In 2015, People for the Ethical Treatment of Animals (PETA) filed a complaint for copyright infringement against Slater and his publishers as “next friend” on Naruto’s behalf, asserting that Naruto was the photographer and owner of the resulting Monkey Selfies. The district court granted Slater’s motions to dismiss, concluding that Naruto failed to establish statutory standing under the Copyright Act. PETA appealed as Naruto’s next friend.

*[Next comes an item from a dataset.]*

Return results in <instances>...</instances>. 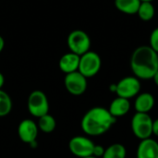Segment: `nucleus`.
I'll return each instance as SVG.
<instances>
[{"label": "nucleus", "instance_id": "nucleus-16", "mask_svg": "<svg viewBox=\"0 0 158 158\" xmlns=\"http://www.w3.org/2000/svg\"><path fill=\"white\" fill-rule=\"evenodd\" d=\"M37 126L40 131L44 133H51L56 130V121L55 118L50 115L49 113L46 115H44L38 118Z\"/></svg>", "mask_w": 158, "mask_h": 158}, {"label": "nucleus", "instance_id": "nucleus-26", "mask_svg": "<svg viewBox=\"0 0 158 158\" xmlns=\"http://www.w3.org/2000/svg\"><path fill=\"white\" fill-rule=\"evenodd\" d=\"M152 80L154 81L155 84H156V85L158 87V70L156 72V74L154 75V77H153V79H152Z\"/></svg>", "mask_w": 158, "mask_h": 158}, {"label": "nucleus", "instance_id": "nucleus-15", "mask_svg": "<svg viewBox=\"0 0 158 158\" xmlns=\"http://www.w3.org/2000/svg\"><path fill=\"white\" fill-rule=\"evenodd\" d=\"M141 0H115L116 8L126 15H136L141 5Z\"/></svg>", "mask_w": 158, "mask_h": 158}, {"label": "nucleus", "instance_id": "nucleus-22", "mask_svg": "<svg viewBox=\"0 0 158 158\" xmlns=\"http://www.w3.org/2000/svg\"><path fill=\"white\" fill-rule=\"evenodd\" d=\"M153 134L158 137V118L155 119L153 122Z\"/></svg>", "mask_w": 158, "mask_h": 158}, {"label": "nucleus", "instance_id": "nucleus-14", "mask_svg": "<svg viewBox=\"0 0 158 158\" xmlns=\"http://www.w3.org/2000/svg\"><path fill=\"white\" fill-rule=\"evenodd\" d=\"M131 110V102L129 99L118 96L109 105L108 111L115 118H121L126 116Z\"/></svg>", "mask_w": 158, "mask_h": 158}, {"label": "nucleus", "instance_id": "nucleus-4", "mask_svg": "<svg viewBox=\"0 0 158 158\" xmlns=\"http://www.w3.org/2000/svg\"><path fill=\"white\" fill-rule=\"evenodd\" d=\"M67 44L69 52L81 56L91 50V38L89 34L82 30H73L68 35Z\"/></svg>", "mask_w": 158, "mask_h": 158}, {"label": "nucleus", "instance_id": "nucleus-18", "mask_svg": "<svg viewBox=\"0 0 158 158\" xmlns=\"http://www.w3.org/2000/svg\"><path fill=\"white\" fill-rule=\"evenodd\" d=\"M127 150L121 143H116L106 148L102 158H126Z\"/></svg>", "mask_w": 158, "mask_h": 158}, {"label": "nucleus", "instance_id": "nucleus-3", "mask_svg": "<svg viewBox=\"0 0 158 158\" xmlns=\"http://www.w3.org/2000/svg\"><path fill=\"white\" fill-rule=\"evenodd\" d=\"M153 122L154 119L148 113L136 112L131 122L132 133L141 141L151 138L153 135Z\"/></svg>", "mask_w": 158, "mask_h": 158}, {"label": "nucleus", "instance_id": "nucleus-13", "mask_svg": "<svg viewBox=\"0 0 158 158\" xmlns=\"http://www.w3.org/2000/svg\"><path fill=\"white\" fill-rule=\"evenodd\" d=\"M156 100L152 94L142 93L135 97L134 109L138 113H149L155 106Z\"/></svg>", "mask_w": 158, "mask_h": 158}, {"label": "nucleus", "instance_id": "nucleus-9", "mask_svg": "<svg viewBox=\"0 0 158 158\" xmlns=\"http://www.w3.org/2000/svg\"><path fill=\"white\" fill-rule=\"evenodd\" d=\"M88 79L79 71L66 74L64 78V86L69 94L74 96L82 95L88 87Z\"/></svg>", "mask_w": 158, "mask_h": 158}, {"label": "nucleus", "instance_id": "nucleus-20", "mask_svg": "<svg viewBox=\"0 0 158 158\" xmlns=\"http://www.w3.org/2000/svg\"><path fill=\"white\" fill-rule=\"evenodd\" d=\"M149 46L158 54V27L155 28L150 34Z\"/></svg>", "mask_w": 158, "mask_h": 158}, {"label": "nucleus", "instance_id": "nucleus-8", "mask_svg": "<svg viewBox=\"0 0 158 158\" xmlns=\"http://www.w3.org/2000/svg\"><path fill=\"white\" fill-rule=\"evenodd\" d=\"M117 84L116 94L118 96L131 99L136 97L141 92V81L135 76H127L122 78Z\"/></svg>", "mask_w": 158, "mask_h": 158}, {"label": "nucleus", "instance_id": "nucleus-1", "mask_svg": "<svg viewBox=\"0 0 158 158\" xmlns=\"http://www.w3.org/2000/svg\"><path fill=\"white\" fill-rule=\"evenodd\" d=\"M130 66L139 80H152L158 70V54L149 45H141L131 54Z\"/></svg>", "mask_w": 158, "mask_h": 158}, {"label": "nucleus", "instance_id": "nucleus-25", "mask_svg": "<svg viewBox=\"0 0 158 158\" xmlns=\"http://www.w3.org/2000/svg\"><path fill=\"white\" fill-rule=\"evenodd\" d=\"M109 90H110V92H111V93H116V91H117V84H116V83H112V84H110V86H109Z\"/></svg>", "mask_w": 158, "mask_h": 158}, {"label": "nucleus", "instance_id": "nucleus-24", "mask_svg": "<svg viewBox=\"0 0 158 158\" xmlns=\"http://www.w3.org/2000/svg\"><path fill=\"white\" fill-rule=\"evenodd\" d=\"M4 83H5V77H4V75L0 72V90L3 88Z\"/></svg>", "mask_w": 158, "mask_h": 158}, {"label": "nucleus", "instance_id": "nucleus-2", "mask_svg": "<svg viewBox=\"0 0 158 158\" xmlns=\"http://www.w3.org/2000/svg\"><path fill=\"white\" fill-rule=\"evenodd\" d=\"M116 121L117 118L109 113L107 108L94 106L83 115L81 128L87 136H101L106 133Z\"/></svg>", "mask_w": 158, "mask_h": 158}, {"label": "nucleus", "instance_id": "nucleus-17", "mask_svg": "<svg viewBox=\"0 0 158 158\" xmlns=\"http://www.w3.org/2000/svg\"><path fill=\"white\" fill-rule=\"evenodd\" d=\"M137 15L143 21H150L154 19L156 15V8L153 5V2H141Z\"/></svg>", "mask_w": 158, "mask_h": 158}, {"label": "nucleus", "instance_id": "nucleus-11", "mask_svg": "<svg viewBox=\"0 0 158 158\" xmlns=\"http://www.w3.org/2000/svg\"><path fill=\"white\" fill-rule=\"evenodd\" d=\"M136 156L137 158H158V143L152 138L142 140L137 147Z\"/></svg>", "mask_w": 158, "mask_h": 158}, {"label": "nucleus", "instance_id": "nucleus-19", "mask_svg": "<svg viewBox=\"0 0 158 158\" xmlns=\"http://www.w3.org/2000/svg\"><path fill=\"white\" fill-rule=\"evenodd\" d=\"M12 100L9 94L3 89L0 90V118L6 117L12 110Z\"/></svg>", "mask_w": 158, "mask_h": 158}, {"label": "nucleus", "instance_id": "nucleus-27", "mask_svg": "<svg viewBox=\"0 0 158 158\" xmlns=\"http://www.w3.org/2000/svg\"><path fill=\"white\" fill-rule=\"evenodd\" d=\"M142 2H153L154 0H141Z\"/></svg>", "mask_w": 158, "mask_h": 158}, {"label": "nucleus", "instance_id": "nucleus-28", "mask_svg": "<svg viewBox=\"0 0 158 158\" xmlns=\"http://www.w3.org/2000/svg\"><path fill=\"white\" fill-rule=\"evenodd\" d=\"M84 158H96V157H94V156H88V157H84Z\"/></svg>", "mask_w": 158, "mask_h": 158}, {"label": "nucleus", "instance_id": "nucleus-6", "mask_svg": "<svg viewBox=\"0 0 158 158\" xmlns=\"http://www.w3.org/2000/svg\"><path fill=\"white\" fill-rule=\"evenodd\" d=\"M102 67L101 56L94 51H88L80 57L78 71L85 78H93L97 75Z\"/></svg>", "mask_w": 158, "mask_h": 158}, {"label": "nucleus", "instance_id": "nucleus-12", "mask_svg": "<svg viewBox=\"0 0 158 158\" xmlns=\"http://www.w3.org/2000/svg\"><path fill=\"white\" fill-rule=\"evenodd\" d=\"M80 57H81L80 56L72 52H68L64 54L59 58L58 61L59 69L65 74H69L78 71L79 65H80Z\"/></svg>", "mask_w": 158, "mask_h": 158}, {"label": "nucleus", "instance_id": "nucleus-5", "mask_svg": "<svg viewBox=\"0 0 158 158\" xmlns=\"http://www.w3.org/2000/svg\"><path fill=\"white\" fill-rule=\"evenodd\" d=\"M27 108L29 113L37 118L48 114L49 101L44 92L41 90L32 91L27 99Z\"/></svg>", "mask_w": 158, "mask_h": 158}, {"label": "nucleus", "instance_id": "nucleus-23", "mask_svg": "<svg viewBox=\"0 0 158 158\" xmlns=\"http://www.w3.org/2000/svg\"><path fill=\"white\" fill-rule=\"evenodd\" d=\"M5 48V40L4 38L0 35V54L2 53V51L4 50Z\"/></svg>", "mask_w": 158, "mask_h": 158}, {"label": "nucleus", "instance_id": "nucleus-21", "mask_svg": "<svg viewBox=\"0 0 158 158\" xmlns=\"http://www.w3.org/2000/svg\"><path fill=\"white\" fill-rule=\"evenodd\" d=\"M105 150H106V148H104L102 145L94 144V151H93V156H94V157L96 158H102L103 156H104Z\"/></svg>", "mask_w": 158, "mask_h": 158}, {"label": "nucleus", "instance_id": "nucleus-7", "mask_svg": "<svg viewBox=\"0 0 158 158\" xmlns=\"http://www.w3.org/2000/svg\"><path fill=\"white\" fill-rule=\"evenodd\" d=\"M94 143L86 136H74L69 143V152L78 158H84L93 156Z\"/></svg>", "mask_w": 158, "mask_h": 158}, {"label": "nucleus", "instance_id": "nucleus-10", "mask_svg": "<svg viewBox=\"0 0 158 158\" xmlns=\"http://www.w3.org/2000/svg\"><path fill=\"white\" fill-rule=\"evenodd\" d=\"M39 129L37 122L30 118H25L21 120L18 126V136L21 142L25 143H31L37 141L39 134Z\"/></svg>", "mask_w": 158, "mask_h": 158}]
</instances>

Before delving into Naruto’s standing under Article III and the Copyright Act, the Ninth Circuit devoted some time to its denial of PETA’s next-friend standing. The Court first noted that PETA failed to meet the requirement to show a “significant relationship” with Naruto, and in a rather scathing footnote challenged PETA’s motivations on the monkey’s behalf, referring to Naruto as an “unwitting pawn in [PETA’s] ideological goals.” Moreover, citing Supreme Court of the United States precedent in Whitmore v. Arkansas, the Court declined to expand next-friend standing beyond what is permitted by the asserted statute. The Court noted, however, that Naruto’s lack of a next friend does not destroy his standing to sue as having a “case or controversy” under Article III.

Turning to Article III standing, the Ninth Circuit cited its own decision in Cetacean Community, wherein all of the world’s whales, dolphins and porpoises, through a self-appointed lawyer, alleged facts to establish a case or controversy under Article III (with the court eventually dismissing the Cetacean case on lack of statutory standing). In Naruto’s case, because the complaint alleged that Naruto was the author and owner of the Monkey Selfies and suffered “concrete and particularized economic harm” as the result of the claimed copyright infringement, the Court found that Naruto established Article III standing.  

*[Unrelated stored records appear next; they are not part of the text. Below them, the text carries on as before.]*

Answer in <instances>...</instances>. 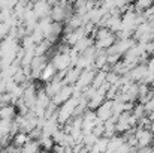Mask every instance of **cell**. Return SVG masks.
Masks as SVG:
<instances>
[{"mask_svg": "<svg viewBox=\"0 0 154 153\" xmlns=\"http://www.w3.org/2000/svg\"><path fill=\"white\" fill-rule=\"evenodd\" d=\"M93 41H94V45L99 48V50L106 51L108 48H111L117 38H115V33H112L111 30L105 29V27H97L96 32H94V36H93Z\"/></svg>", "mask_w": 154, "mask_h": 153, "instance_id": "6da1fadb", "label": "cell"}, {"mask_svg": "<svg viewBox=\"0 0 154 153\" xmlns=\"http://www.w3.org/2000/svg\"><path fill=\"white\" fill-rule=\"evenodd\" d=\"M96 116L100 122H106L108 119H111L114 116V111H112V101L106 99L103 101V104H100L97 108H96Z\"/></svg>", "mask_w": 154, "mask_h": 153, "instance_id": "7a4b0ae2", "label": "cell"}, {"mask_svg": "<svg viewBox=\"0 0 154 153\" xmlns=\"http://www.w3.org/2000/svg\"><path fill=\"white\" fill-rule=\"evenodd\" d=\"M17 117V110L14 105L11 104H6L0 108V119H5V120H14Z\"/></svg>", "mask_w": 154, "mask_h": 153, "instance_id": "3957f363", "label": "cell"}, {"mask_svg": "<svg viewBox=\"0 0 154 153\" xmlns=\"http://www.w3.org/2000/svg\"><path fill=\"white\" fill-rule=\"evenodd\" d=\"M153 0H135L133 2V8L136 12H144L145 9H148L150 6H153Z\"/></svg>", "mask_w": 154, "mask_h": 153, "instance_id": "277c9868", "label": "cell"}, {"mask_svg": "<svg viewBox=\"0 0 154 153\" xmlns=\"http://www.w3.org/2000/svg\"><path fill=\"white\" fill-rule=\"evenodd\" d=\"M148 129H150V131H151V132L154 134V119L151 120V122H150V128H148Z\"/></svg>", "mask_w": 154, "mask_h": 153, "instance_id": "5b68a950", "label": "cell"}, {"mask_svg": "<svg viewBox=\"0 0 154 153\" xmlns=\"http://www.w3.org/2000/svg\"><path fill=\"white\" fill-rule=\"evenodd\" d=\"M153 2H154V0H153Z\"/></svg>", "mask_w": 154, "mask_h": 153, "instance_id": "8992f818", "label": "cell"}]
</instances>
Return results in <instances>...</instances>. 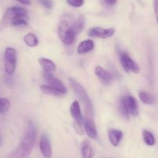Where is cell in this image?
<instances>
[{
    "label": "cell",
    "mask_w": 158,
    "mask_h": 158,
    "mask_svg": "<svg viewBox=\"0 0 158 158\" xmlns=\"http://www.w3.org/2000/svg\"><path fill=\"white\" fill-rule=\"evenodd\" d=\"M28 20H29V15L28 12L24 13H19L15 15L11 20V25L14 26H26L28 24Z\"/></svg>",
    "instance_id": "cell-15"
},
{
    "label": "cell",
    "mask_w": 158,
    "mask_h": 158,
    "mask_svg": "<svg viewBox=\"0 0 158 158\" xmlns=\"http://www.w3.org/2000/svg\"><path fill=\"white\" fill-rule=\"evenodd\" d=\"M69 84H70L71 88L75 91L77 95L80 99V102H82V104L84 106L85 113L94 116V106H93L92 102H91L90 99H89V95L87 94L84 88L76 79L73 78V77H69Z\"/></svg>",
    "instance_id": "cell-2"
},
{
    "label": "cell",
    "mask_w": 158,
    "mask_h": 158,
    "mask_svg": "<svg viewBox=\"0 0 158 158\" xmlns=\"http://www.w3.org/2000/svg\"><path fill=\"white\" fill-rule=\"evenodd\" d=\"M10 107V102L6 98H0V113L4 114L9 109Z\"/></svg>",
    "instance_id": "cell-25"
},
{
    "label": "cell",
    "mask_w": 158,
    "mask_h": 158,
    "mask_svg": "<svg viewBox=\"0 0 158 158\" xmlns=\"http://www.w3.org/2000/svg\"><path fill=\"white\" fill-rule=\"evenodd\" d=\"M94 47V43L92 40H86L82 41L77 47V52L80 54H84L90 52Z\"/></svg>",
    "instance_id": "cell-16"
},
{
    "label": "cell",
    "mask_w": 158,
    "mask_h": 158,
    "mask_svg": "<svg viewBox=\"0 0 158 158\" xmlns=\"http://www.w3.org/2000/svg\"><path fill=\"white\" fill-rule=\"evenodd\" d=\"M95 74L100 79V81L106 85H110L114 78V76L112 73L100 66H97L95 68Z\"/></svg>",
    "instance_id": "cell-10"
},
{
    "label": "cell",
    "mask_w": 158,
    "mask_h": 158,
    "mask_svg": "<svg viewBox=\"0 0 158 158\" xmlns=\"http://www.w3.org/2000/svg\"><path fill=\"white\" fill-rule=\"evenodd\" d=\"M24 12H27V10L22 7L14 6V7L9 8V9L6 10V12H5L2 18L0 20V31L4 29L5 28H6L9 26V23H11L12 19L13 18L15 15L19 13H24Z\"/></svg>",
    "instance_id": "cell-5"
},
{
    "label": "cell",
    "mask_w": 158,
    "mask_h": 158,
    "mask_svg": "<svg viewBox=\"0 0 158 158\" xmlns=\"http://www.w3.org/2000/svg\"><path fill=\"white\" fill-rule=\"evenodd\" d=\"M5 71L7 74H13L15 71L17 62V53L14 48L7 47L4 53Z\"/></svg>",
    "instance_id": "cell-4"
},
{
    "label": "cell",
    "mask_w": 158,
    "mask_h": 158,
    "mask_svg": "<svg viewBox=\"0 0 158 158\" xmlns=\"http://www.w3.org/2000/svg\"><path fill=\"white\" fill-rule=\"evenodd\" d=\"M23 40H24L25 43L27 46H30V47H35L39 43L38 38L32 33H29L26 34L24 37V38H23Z\"/></svg>",
    "instance_id": "cell-21"
},
{
    "label": "cell",
    "mask_w": 158,
    "mask_h": 158,
    "mask_svg": "<svg viewBox=\"0 0 158 158\" xmlns=\"http://www.w3.org/2000/svg\"><path fill=\"white\" fill-rule=\"evenodd\" d=\"M36 138V127L32 122H29L27 130L19 145L10 153L8 158H29Z\"/></svg>",
    "instance_id": "cell-1"
},
{
    "label": "cell",
    "mask_w": 158,
    "mask_h": 158,
    "mask_svg": "<svg viewBox=\"0 0 158 158\" xmlns=\"http://www.w3.org/2000/svg\"><path fill=\"white\" fill-rule=\"evenodd\" d=\"M119 112H120V114L123 116L126 119H129V113H128L127 109L126 104H125L124 98L122 97L121 99L119 101Z\"/></svg>",
    "instance_id": "cell-24"
},
{
    "label": "cell",
    "mask_w": 158,
    "mask_h": 158,
    "mask_svg": "<svg viewBox=\"0 0 158 158\" xmlns=\"http://www.w3.org/2000/svg\"><path fill=\"white\" fill-rule=\"evenodd\" d=\"M40 148L42 154L45 158H52V147H51L49 140L45 135H43L40 138Z\"/></svg>",
    "instance_id": "cell-12"
},
{
    "label": "cell",
    "mask_w": 158,
    "mask_h": 158,
    "mask_svg": "<svg viewBox=\"0 0 158 158\" xmlns=\"http://www.w3.org/2000/svg\"><path fill=\"white\" fill-rule=\"evenodd\" d=\"M115 33V29L114 27L104 29L101 27H93L89 29L87 34L88 36L97 38L106 39L112 37Z\"/></svg>",
    "instance_id": "cell-7"
},
{
    "label": "cell",
    "mask_w": 158,
    "mask_h": 158,
    "mask_svg": "<svg viewBox=\"0 0 158 158\" xmlns=\"http://www.w3.org/2000/svg\"><path fill=\"white\" fill-rule=\"evenodd\" d=\"M139 98L140 99L142 102H143L146 105H153L155 103V98L153 94L146 91H140L139 92Z\"/></svg>",
    "instance_id": "cell-20"
},
{
    "label": "cell",
    "mask_w": 158,
    "mask_h": 158,
    "mask_svg": "<svg viewBox=\"0 0 158 158\" xmlns=\"http://www.w3.org/2000/svg\"><path fill=\"white\" fill-rule=\"evenodd\" d=\"M73 127H74V129H75V131L77 132V134L83 135L84 131H83V126H82L81 124H79V123H77V122H75L73 123Z\"/></svg>",
    "instance_id": "cell-28"
},
{
    "label": "cell",
    "mask_w": 158,
    "mask_h": 158,
    "mask_svg": "<svg viewBox=\"0 0 158 158\" xmlns=\"http://www.w3.org/2000/svg\"><path fill=\"white\" fill-rule=\"evenodd\" d=\"M2 145V140H1V138H0V146Z\"/></svg>",
    "instance_id": "cell-32"
},
{
    "label": "cell",
    "mask_w": 158,
    "mask_h": 158,
    "mask_svg": "<svg viewBox=\"0 0 158 158\" xmlns=\"http://www.w3.org/2000/svg\"><path fill=\"white\" fill-rule=\"evenodd\" d=\"M40 89L42 90V91L43 93L47 94H52V95L55 96H61L62 94H63V93H61L60 91H58V90L56 89L53 87L50 86V85H41L40 86Z\"/></svg>",
    "instance_id": "cell-22"
},
{
    "label": "cell",
    "mask_w": 158,
    "mask_h": 158,
    "mask_svg": "<svg viewBox=\"0 0 158 158\" xmlns=\"http://www.w3.org/2000/svg\"><path fill=\"white\" fill-rule=\"evenodd\" d=\"M120 61L121 63V65L123 68V69L127 72L131 71V72L135 73V74H137V73L140 72V67H139V65L127 53H120Z\"/></svg>",
    "instance_id": "cell-6"
},
{
    "label": "cell",
    "mask_w": 158,
    "mask_h": 158,
    "mask_svg": "<svg viewBox=\"0 0 158 158\" xmlns=\"http://www.w3.org/2000/svg\"><path fill=\"white\" fill-rule=\"evenodd\" d=\"M15 1L19 2L22 3V4L23 5H26V6H29L31 3L30 0H15Z\"/></svg>",
    "instance_id": "cell-30"
},
{
    "label": "cell",
    "mask_w": 158,
    "mask_h": 158,
    "mask_svg": "<svg viewBox=\"0 0 158 158\" xmlns=\"http://www.w3.org/2000/svg\"><path fill=\"white\" fill-rule=\"evenodd\" d=\"M117 0H105V2L108 5V6H114L117 2Z\"/></svg>",
    "instance_id": "cell-31"
},
{
    "label": "cell",
    "mask_w": 158,
    "mask_h": 158,
    "mask_svg": "<svg viewBox=\"0 0 158 158\" xmlns=\"http://www.w3.org/2000/svg\"><path fill=\"white\" fill-rule=\"evenodd\" d=\"M123 98L129 115L133 116H138L139 108L135 98L133 97L132 95H126Z\"/></svg>",
    "instance_id": "cell-11"
},
{
    "label": "cell",
    "mask_w": 158,
    "mask_h": 158,
    "mask_svg": "<svg viewBox=\"0 0 158 158\" xmlns=\"http://www.w3.org/2000/svg\"><path fill=\"white\" fill-rule=\"evenodd\" d=\"M143 137L145 143L148 146H154L155 144L156 140L154 135L148 130H143Z\"/></svg>",
    "instance_id": "cell-23"
},
{
    "label": "cell",
    "mask_w": 158,
    "mask_h": 158,
    "mask_svg": "<svg viewBox=\"0 0 158 158\" xmlns=\"http://www.w3.org/2000/svg\"><path fill=\"white\" fill-rule=\"evenodd\" d=\"M85 25V19L83 16H80L73 22V23L71 26L73 31L75 33L76 35L77 36V34L80 33L82 30L84 28Z\"/></svg>",
    "instance_id": "cell-19"
},
{
    "label": "cell",
    "mask_w": 158,
    "mask_h": 158,
    "mask_svg": "<svg viewBox=\"0 0 158 158\" xmlns=\"http://www.w3.org/2000/svg\"><path fill=\"white\" fill-rule=\"evenodd\" d=\"M39 2L42 5V6H44L45 8H46L47 9H52L53 7V2H52V0H38Z\"/></svg>",
    "instance_id": "cell-27"
},
{
    "label": "cell",
    "mask_w": 158,
    "mask_h": 158,
    "mask_svg": "<svg viewBox=\"0 0 158 158\" xmlns=\"http://www.w3.org/2000/svg\"><path fill=\"white\" fill-rule=\"evenodd\" d=\"M39 62H40V65L42 68H43L45 72L52 73L54 72L56 69V64L52 61L51 60L47 58H40L39 59Z\"/></svg>",
    "instance_id": "cell-17"
},
{
    "label": "cell",
    "mask_w": 158,
    "mask_h": 158,
    "mask_svg": "<svg viewBox=\"0 0 158 158\" xmlns=\"http://www.w3.org/2000/svg\"><path fill=\"white\" fill-rule=\"evenodd\" d=\"M82 156L83 158H93L94 155V151L93 147L88 140H85L82 143Z\"/></svg>",
    "instance_id": "cell-18"
},
{
    "label": "cell",
    "mask_w": 158,
    "mask_h": 158,
    "mask_svg": "<svg viewBox=\"0 0 158 158\" xmlns=\"http://www.w3.org/2000/svg\"><path fill=\"white\" fill-rule=\"evenodd\" d=\"M83 123H84L85 129L89 137H90L91 139H96L97 137V131L95 122H94V116L86 114Z\"/></svg>",
    "instance_id": "cell-8"
},
{
    "label": "cell",
    "mask_w": 158,
    "mask_h": 158,
    "mask_svg": "<svg viewBox=\"0 0 158 158\" xmlns=\"http://www.w3.org/2000/svg\"><path fill=\"white\" fill-rule=\"evenodd\" d=\"M66 2L69 6L76 8L81 7L84 3V0H66Z\"/></svg>",
    "instance_id": "cell-26"
},
{
    "label": "cell",
    "mask_w": 158,
    "mask_h": 158,
    "mask_svg": "<svg viewBox=\"0 0 158 158\" xmlns=\"http://www.w3.org/2000/svg\"><path fill=\"white\" fill-rule=\"evenodd\" d=\"M44 77L50 86L55 88L56 89L60 91L63 94H66L67 90H66V88L64 84L60 79L56 77L55 76H53L51 73L49 72H44Z\"/></svg>",
    "instance_id": "cell-9"
},
{
    "label": "cell",
    "mask_w": 158,
    "mask_h": 158,
    "mask_svg": "<svg viewBox=\"0 0 158 158\" xmlns=\"http://www.w3.org/2000/svg\"><path fill=\"white\" fill-rule=\"evenodd\" d=\"M154 12H155L156 19H157V21L158 23V0H154Z\"/></svg>",
    "instance_id": "cell-29"
},
{
    "label": "cell",
    "mask_w": 158,
    "mask_h": 158,
    "mask_svg": "<svg viewBox=\"0 0 158 158\" xmlns=\"http://www.w3.org/2000/svg\"><path fill=\"white\" fill-rule=\"evenodd\" d=\"M123 132L115 129H110L108 130V138L114 147H117L123 138Z\"/></svg>",
    "instance_id": "cell-14"
},
{
    "label": "cell",
    "mask_w": 158,
    "mask_h": 158,
    "mask_svg": "<svg viewBox=\"0 0 158 158\" xmlns=\"http://www.w3.org/2000/svg\"><path fill=\"white\" fill-rule=\"evenodd\" d=\"M70 113L72 117L75 119V122L79 124H83V116H82L81 111H80V104L77 101H74L70 106Z\"/></svg>",
    "instance_id": "cell-13"
},
{
    "label": "cell",
    "mask_w": 158,
    "mask_h": 158,
    "mask_svg": "<svg viewBox=\"0 0 158 158\" xmlns=\"http://www.w3.org/2000/svg\"><path fill=\"white\" fill-rule=\"evenodd\" d=\"M58 35L60 40L66 45H71L75 40L77 35L73 31L71 26L66 20H62L59 24Z\"/></svg>",
    "instance_id": "cell-3"
}]
</instances>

Naruto did not fare so well as to the requisite statutory standing under the Copyright Act, however. Again citing Cetacean, the Ninth Circuit explained that an Act of Congress must plainly state that animals have standing to sue under a particular statute. Since the Copyright Act does not expressly authorize animals to file copyright infringement suits, and given the statute’s “text as a whole,” which uses terms that imply humanity, marriage and heirs, the Ninth Circuit’s precedent required the Court to interpret the statute to exclude animals and thus determine that Naruto lacked the necessary statutory standing.

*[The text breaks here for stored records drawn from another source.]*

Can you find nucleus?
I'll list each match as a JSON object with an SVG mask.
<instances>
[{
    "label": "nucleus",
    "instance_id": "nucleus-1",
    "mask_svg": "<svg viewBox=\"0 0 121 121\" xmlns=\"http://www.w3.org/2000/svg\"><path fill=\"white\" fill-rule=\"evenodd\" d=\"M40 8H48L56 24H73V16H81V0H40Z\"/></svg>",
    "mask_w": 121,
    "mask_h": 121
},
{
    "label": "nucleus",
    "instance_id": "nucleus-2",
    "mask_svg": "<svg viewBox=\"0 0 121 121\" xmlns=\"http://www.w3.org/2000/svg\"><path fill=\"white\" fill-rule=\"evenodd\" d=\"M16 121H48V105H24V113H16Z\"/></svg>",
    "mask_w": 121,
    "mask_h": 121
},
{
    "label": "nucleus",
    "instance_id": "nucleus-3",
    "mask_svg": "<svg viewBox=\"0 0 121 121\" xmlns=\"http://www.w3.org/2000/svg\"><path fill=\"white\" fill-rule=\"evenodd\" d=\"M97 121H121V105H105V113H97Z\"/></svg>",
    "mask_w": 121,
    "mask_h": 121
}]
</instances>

Affirming the district court’s dismissal of claims for copyright infringement, the Ninth Circuit also granted Slater’s request for appellate attorneys’ fees and remanded to the district court for a determination of those fees.

Judge Smith concurred in part, agreeing that the appeal should be dismissed because the federal courts lacked jurisdiction to hear the case, but disagreeing with the majority’s conclusion that next-friend standing is non-jurisdictional. He instead opined that PETA’s failure to meet the next-friend standing was the reason for the court’s lack of jurisdiction.                      

DISCLAIMER: Because of the generality of this update, the information provided herein may not be applicable in all situations and should not be acted upon without specific legal advice based on particular situations.